Extract provided:
.....
The author defines an appropriate \(A_ p\) class for the Kakeya maximal function in \(R^ 2\). The eccentricity of a rectangle is the ratio of its longest side to its shortest side. The Kakeya maximal function is the maximal operator formed by using rectangles of eccentricity \(N\) but with arbitrary directions – call it \({\mathfrak M}_ N f\). It is known from work of Córdoba on \(L^ 2(R^ 2)\) that there is a logarithmic dependence of the estimates on \(N\). The author says that \(w\in{\mathfrak U}_ p^{\mathfrak K}\) if \[ \int_{R^ 2}({\mathfrak M}_ N f)^ p w dx\leq C(\log 2N)^ \alpha \int_{R^ 2}f^ p w dx. \tag{1} \] Appropriate unweighted \((w=1)\) estimates on \(L^ p(R^ n)\) for \(n\geq 3\) are still unknown.
.....
Short problem:
Repeat the part of the Kakeya maximal function passage that runs between "The author defines" and "are still unknown.", inclusive, word for word.

Dataset section:
.....
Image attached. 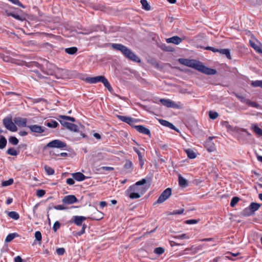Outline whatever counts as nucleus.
.....
Exercise solution:
The author defines an appropriate \(A_ p\) class for the Kakeya maximal function in \(R^ 2\). The eccentricity of a rectangle is the ratio of its longest side to its shortest side. The Kakeya maximal function is the maximal operator formed by using rectangles of eccentricity \(N\) but with arbitrary directions – call it \({\mathfrak M}_ N f\). It is known from work of Córdoba on \(L^ 2(R^ 2)\) that there is a logarithmic dependence of the estimates on \(N\). The author says that \(w\in{\mathfrak U}_ p^{\mathfrak K}\) if \[ \int_{R^ 2}({\mathfrak M}_ N f)^ p w dx\leq C(\log 2N)^ \alpha \int_{R^ 2}f^ p w dx. \tag{1} \] Appropriate unweighted \((w=1)\) estimates on \(L^ p(R^ n)\) for \(n\geq 3\) are still unknown.